We see this in 2018.3 and 2019.4, the most recent versions we have installed on our clusters. I tried to get a better handle on what it was doing with strace but I couldn't manage to find how it was going wrong -- like I said above, I'm guessing the way the environment variables are passed through wasn't written with these functions in mind and can't handle them.

Has anyone else seen this problem? I'd guess the ability to export shell functions doesn't get much use, but the module command in Environment Modules 4.4.x does it, so I would have thought it would come up elsewhere.

0 Kudos
6 Replies
PrasanthD_intel
Moderator
92 Views

 Hi Ian,
 
 Thanks for reaching out to us.
  
 Could you please share the following :
    1) The MPI code which uses the shell function
    2) The mpirun command you are using.

 Thanks 
 Prasanth

Ian_K_2
Beginner
92 Views

Dwadasi, Prasanth (Intel) wrote:

 Hi Ian,
 
 Thanks for reaching out to us.
  
 Could you please share the following :
    1) The MPI code which uses the shell function
    2) The mpirun command you are using.

 Thanks 
 Prasanth

This happens when running MPI and non-MPI-using code with mpirun -- it happens whether the executable I'm running with mpirun is something really simple like "/bin/true", or a simple MPI pi-calculating example code we use for training. They're not using the shell functions themselves internally, and execute successfully.

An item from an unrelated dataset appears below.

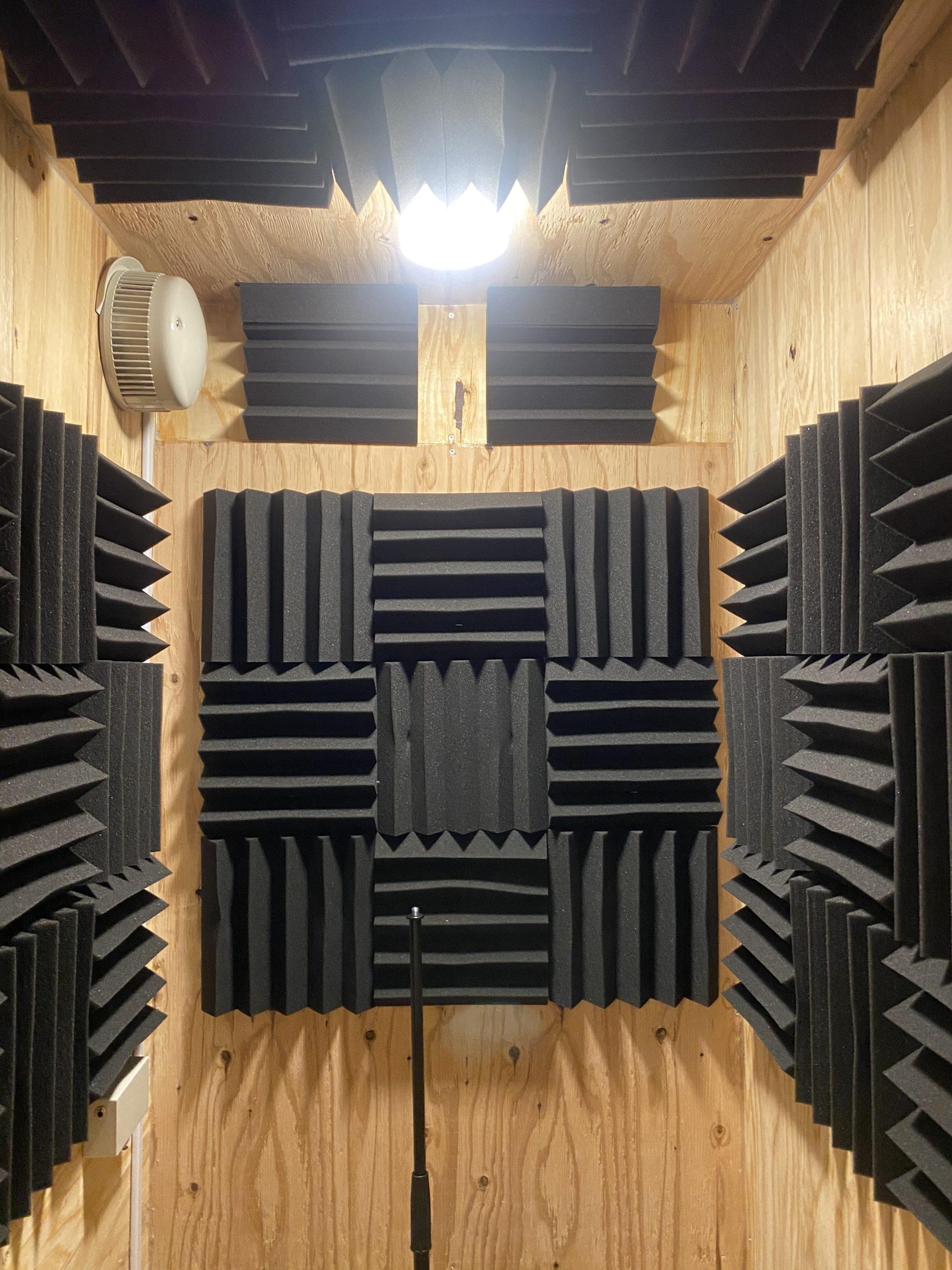 【DIYで防音室自作!】ダイジェスト版。レコーディング用、練習用のボーカルブースを自作!賃貸マンションに録音環境を!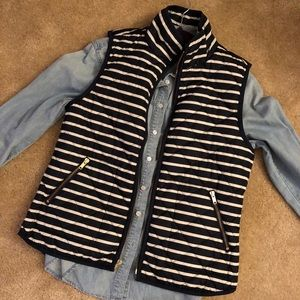Old Navy Quilted Puffer Vest Striped Petite Small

And, this is with the mpirun command on 64-bit Linux (Red Hat Enterprise Linux 7.6) from either Intel MPI 2018.3.222 or 2019.4.243. I haven't tried any other versions.

Full paths to those if relevant:

/shared/ucl/apps/intel/2018.Update3/impi/2018.3.222/intel64/bin/mpirun
/shared/ucl/apps/intel/2019.Update4/impi/2019.4.243/intel64/bin/mpirun

Running as:

mpirun -machinefile $TMPDIR/machines -np 80 /bin/true

which in turn is actually running, for example:

mpiexec.hydra -machinefile /tmpdir/job/30889.undefined/sge_machinefile_uccaiki.34978 -machinefile /tmpdir/job/30889.undefined/machines -np 80 /bin/true

(The fact that it's using two machinefiles is almost certainly an artefact of some automatic SGE integration I wasn't aware of before trying to find this out, and I assume shouldn't affect the issue I'm talking about.)

PrasanthD_intel
Moderator
92 Views

Hi Ian,

We tried to reproduce the same but haven't faced any errors that you mentioned.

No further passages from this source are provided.